[Records contained in a dataset]
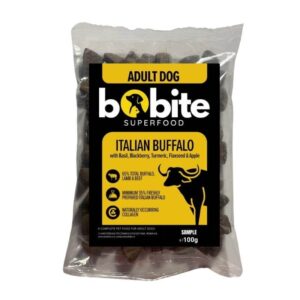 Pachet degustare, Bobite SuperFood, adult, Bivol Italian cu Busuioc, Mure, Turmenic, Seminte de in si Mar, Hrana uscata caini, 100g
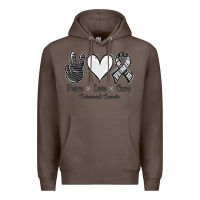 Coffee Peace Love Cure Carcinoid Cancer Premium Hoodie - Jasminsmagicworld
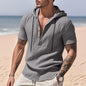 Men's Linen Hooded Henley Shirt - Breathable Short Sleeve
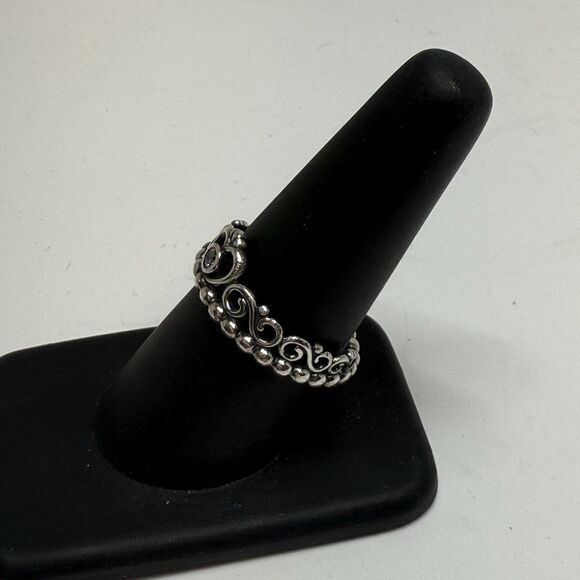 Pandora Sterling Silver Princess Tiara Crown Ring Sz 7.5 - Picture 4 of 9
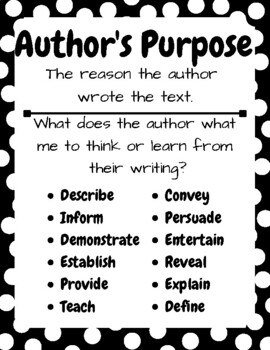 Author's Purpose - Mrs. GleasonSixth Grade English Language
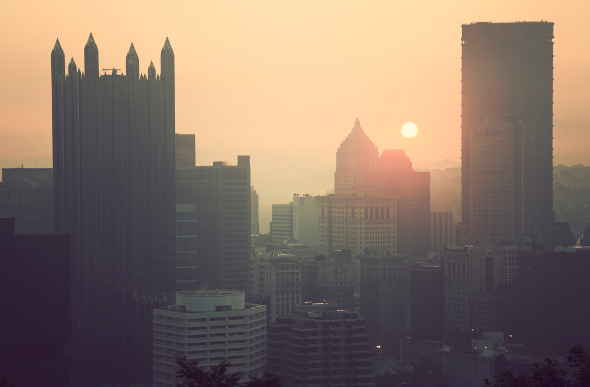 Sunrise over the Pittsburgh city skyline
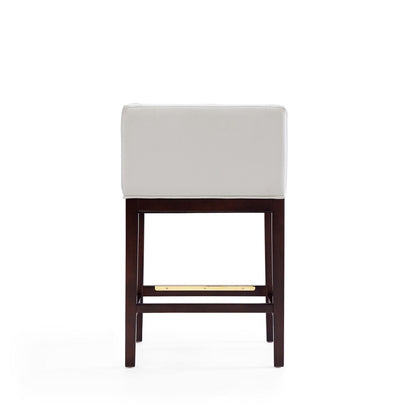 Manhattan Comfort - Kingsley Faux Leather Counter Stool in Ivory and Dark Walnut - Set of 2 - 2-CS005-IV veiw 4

INSTRUCTIONS FOR THE TASK: Each entry above should be restated word for word, though no picture may appear in the copy.

COMPLETED TASK:
 Pachet degustare, Bobite SuperFood, adult, Bivol Italian cu Busuioc, Mure, Turmenic, Seminte de in si Mar, Hrana uscata caini, 100g
 Coffee Peace Love Cure Carcinoid Cancer Premium Hoodie - Jasminsmagicworld
 Men's Linen Hooded Henley Shirt - Breathable Short Sleeve
 Pandora Sterling Silver Princess Tiara Crown Ring Sz 7.5 - Picture 4 of 9
 Author's Purpose - Mrs. GleasonSixth Grade English Language
 Sunrise over the Pittsburgh city skyline
 Manhattan Comfort - Kingsley Faux Leather Counter Stool in Ivory and Dark Walnut - Set of 2 - 2-CS005-IV veiw 4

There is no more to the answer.